Work to complete:
1 - Using the text on the Bible and sexual ethics, answer each question below on its own line, marking your answers (a), (b), and (c).
(a) Who is named as the author?
(b) What is the third of the seven pillars in the list?
(c) Which Bible verse is cited for the lines about wisdom building her house?
2 - Carry on the text on the Bible and sexual ethics, picking up after its final line.

Text segment:
════

The Bible, Sex, And Ideological Fundamentalism
Rev. Dr. Thomas Hanks

Part 1:  
A Solid Foundation: Seven Pillars of Wisdom

1. Christocentricism, Not Sexual Docetism

Ellul's Solid Foundation: 7 Pillars of Wisdom
    1. Christocentricism, Not Sexual Docetism
    2. The Biblical Revelation Dialectically Interpreted
    3. Christian Praxis vs. Greek "Ethics"
    4. Yahweh as Liberator--Incarnate in Jesus
    5. Bible and Science: the Proper Dialectic
    6. Ideological Critique: Patriarchy & Nuclear Family Idolatry?
    7. Majority Integrative Propaganda: Heterosexist?

    Jacques Ellul and Sexual "Ethics": Seven Pillars of Wisdom

    "Wisdom has built her house;
    she has hewn out its seven pillars." (Proverbs 9:1)

════

Dataset extract:
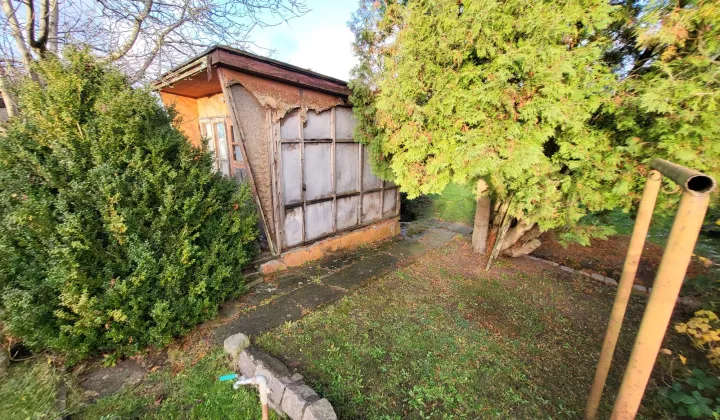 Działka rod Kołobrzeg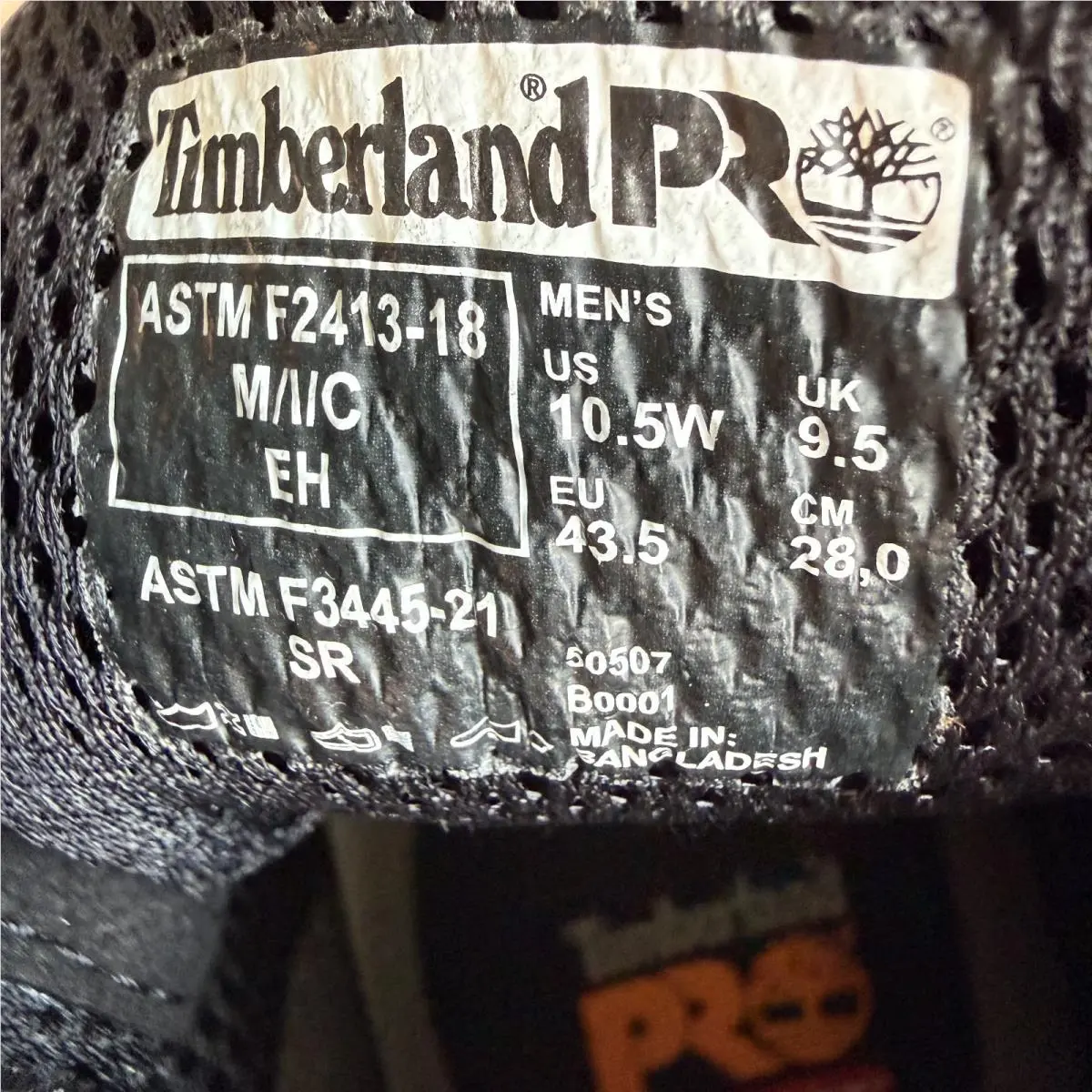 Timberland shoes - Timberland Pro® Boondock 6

════

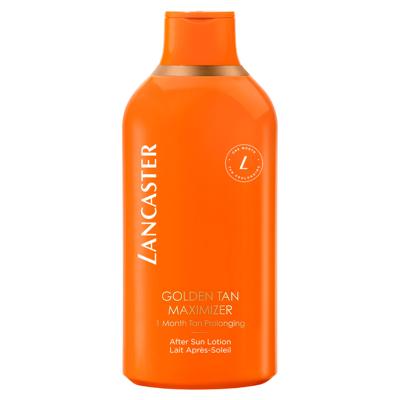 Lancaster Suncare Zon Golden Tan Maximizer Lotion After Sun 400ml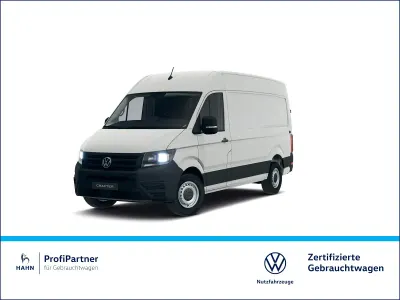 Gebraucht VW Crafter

════

Responses for each task:
1 -
(a) Rev. Dr. Thomas Hanks
(b) Christian Praxis vs. Greek "Ethics"
(c) Proverbs 9:1

2 -
    In his earlier works (1964/1969; 1975/1976) the late French sociologist and lay theologian
    Jacques Ellul (1912-94) laid a solid theological and Biblical foundation for the crisis in sexual
    "ethics" facing the church at the end of the 20th century. Fundamental elements in this
    foundation are well known to students of Ellul and may be outlined briefly as follows:

1. Christocentricism, Not Sexual Docetism.

As Waldo Beach put it in his Foreward to To Will and To Do: "Ellul is dogmatically Christocentric.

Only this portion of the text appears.